Ever have a script or data pipeline you need to run on a remote machine? Ever wish you could just run your existing code on that machine, data and all? Don't want to do the "right thing" and use Docker? Well hey, you've come to the right place.
This will find the cheapest availability zone on AWS for an instance type you give it, launch a specified AMI in that availability zone, copy your current code and data directory to the machine, and automatically put you in an ssh session and browser session.
I most often use it with this AMI:
It ranks them by price and price variance, so your instance is less likely to get shut down by changes in demand.
There are a few things you need to do to get started, but thankfully I've made a bunch of scripts to make it easy.
To install, run:
python setup.py
- First, make sure your default AWS credentials work ok by running:
aws configure
- Pick an AMI. Use a public one, make your own, whatever. Then, to make sure your AMI is available in all regions, run the following:
aws-ami-copy -aws-access-key [...] -aws-secret-key [...] -ami [YOUR AMI ID HERE] -image_type [ubuntu, etc] -region [region ID]
- To make sure you have key access in all regions, run this to spread your key around:
This will generate your public key, copy it to a temporary file, and import the key pair to all available regions.
key-pairs-all-regions.sh /path/to/private/key.pem
All labbox configuration files are python files stored in ~/.lab_config
. The
config for a lab named my-lab
would be stored at ~/.lab_config/my-lab.py
.
You can list all available configs by running:
labbox config ls
To create a new configuration named my-lab
, run:
labbox config new my-lab --from_existing default
the --from_existing
flag specifies if you'd like to copy an existing config.
Running this command without the flag automatically copies the default config.
To edit your new config in your editor, run:
labbox config edit my-lab
Go through the example configuration below, and make sure your new configuration has sensible values for all the variables.
Here is an example configuration file, annotated. All of these variables must be defined for each Labbox config!
# ================= Project Specific Config ===========
GROUP_NAME = "default" # string, name for the lab
# list of directories to exclude when making a code archive
ARCHIVE_EXCLUDES = ["R-drake"]
# URL of the S3 bucket to use when creating a code archive
S3_BUCKET = "s3://mixing"
# SSH username for the AWS instance. Almost always `ubuntu`
SSH_USER_NAME = "ubuntu"
# Local path to your AWS key
PATH_TO_KEY = "~/attic/aws_2/dan.pem"
# Relative path from your project root (where you will run the labbox commands)

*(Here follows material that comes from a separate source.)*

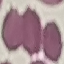

Result: no malaria parasites seen. Automatically extracted cell patch, resized to 64 × 64 pixels. Acquired by smartphone through the microscope eyepiece. Giemsa stain. Thin smear of blood.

# to your "data directory"
DATA_DIR = "../data"
# Relative path for directory where data processing output goes
OUTPUT_DIR = "output"
# =============== Default configs ==================
# Regions to examine
AWS_REGIONS = ['us-east-2']
# Labbox caches availability zone scans. This is the expiration time of that
# cache. Set it lower to keep your availability zone info up to date
AZ_PICKLE_EXPIRE_TIME_DAYS = 30
# Expiration time for spot pricing information scraped from AWS. Set lower to
# always have more up to date spot pricing info.
SPOT_PRICING_PICKLE_EXPIRE_SEC = 30 * 60
# =============== Personal config ==================
KEY_NAME = "dan"
# The AMI you use that must be available in every region must have a name.
# Labbox uses this name to find and launch your AMI.
AMI_NAME = 'lab-in-a-box'
# List of Instancetypes to use for calculating spot pricing.
# Labbox will use the first element of this list when choosing what instance
# type to launch.
INSTANCE_TYPES = ['r4.8xlarge']
# maximum bid for your spot request
BID = 0.8
# how many instances to launch. Right now usage is only defined for 1.
QTY_INSTANCES = 1
# how long to wait when requesting a server before Labbox decides it's timed
# out.
SERVER_TIMEOUT = 60 * 5
WAIT_FOR_HTTP = True
WAIT_FOR_SSH = True
OPEN_IN_BROWSER = True
OPEN_SSH = True
ADD_TO_ANSIBLE_HOSTS = True
RUN_ANSIBLE = True
COPY_CODE = True
After creating a configuration, you can request a spot instance with your specified AMI using:
labbox launch --from-config my-lab
This will:
- Find the availability zone & region with the best "score" (based on mean price and variance) for the instance type specified in your config.
- Upload your current directory's code to the S3 bucket specified by
S3_BUCKET
- Download that code archive to the remote machine
- Move it to the
rstudio
users' home directory - Set the security group to accept ports
80
and22
- Launch an SSH session into the instance
- Launch a web browser into the instance
TO make sure your instance has your code uploaded, you can run:
labbox run my-lab 0 rsync
The 0
is a placeholder right now. In the future I hope Labbox will support
multiple instances, but for now it just handles one -- so you must specify 0
as the "instance ID"
Syncing data is a command that's run separately (since it often takes a while). To do this, run:
labbox data my-lab 0 sync data
If you change data on the remote machine and want to sync back to your local
box, you can run the sync command with the --pull
flag:
labbox data my-lab 0 sync data --pull
I often have a separate directory for "output" of my analysis, different from my
raw data directory. This directory's location is specified by the OUTPUT_DIR
config variable. You sync it in the same way you sync the data directory:
labbox data my-lab 0 sync output
# and to pull data
labbox data my-lab 0 sync output --pull
To ssh into your instance, you can run:
labbox run my-lab 0 ssh
To open your instance in a browser, you can run:
labbox run my-lab 0 browser
So far, working with labbox looks like this:
- I realize there's a command or analysis I need to run that takes a lot of RAM
- I run:
cd path/to/project/root
labbox launch --from-config my-lab
labbox run my-lab 0 rsync
labbox data my-lab 0 sync data
labbox data my-lab 0 sync output
labbox run my-lab 0 ssh
I do whatever processing I need to do. If I'm running Rstudio or Jupyter on the
instance, I run labbox run my-lab 0 browser
.
After the processing is done, I sync data changes. My projects are structured in such a way that I usually never alter the raw data (the "data" directory), so I usually just have to pull output:
labbox data my-lab 0 sync output --pull
If I've made any code changes on the server, I also run labbox run my-lab 0 rsync
For convenience Ansible is integrated into this tool. This allows one to
automatically run tasks on the servers after they are launched. This saves one
from needing to rebuild AMIs every time a change is required. See
user_config.py
and main.py
for more details. Be warned that hosts are not
automatically removed from the Ansible hosts
file.
This library is something I threw together for my personal use. The code is not well tested and is in no way production worthy. Feel free to contribute.
MIT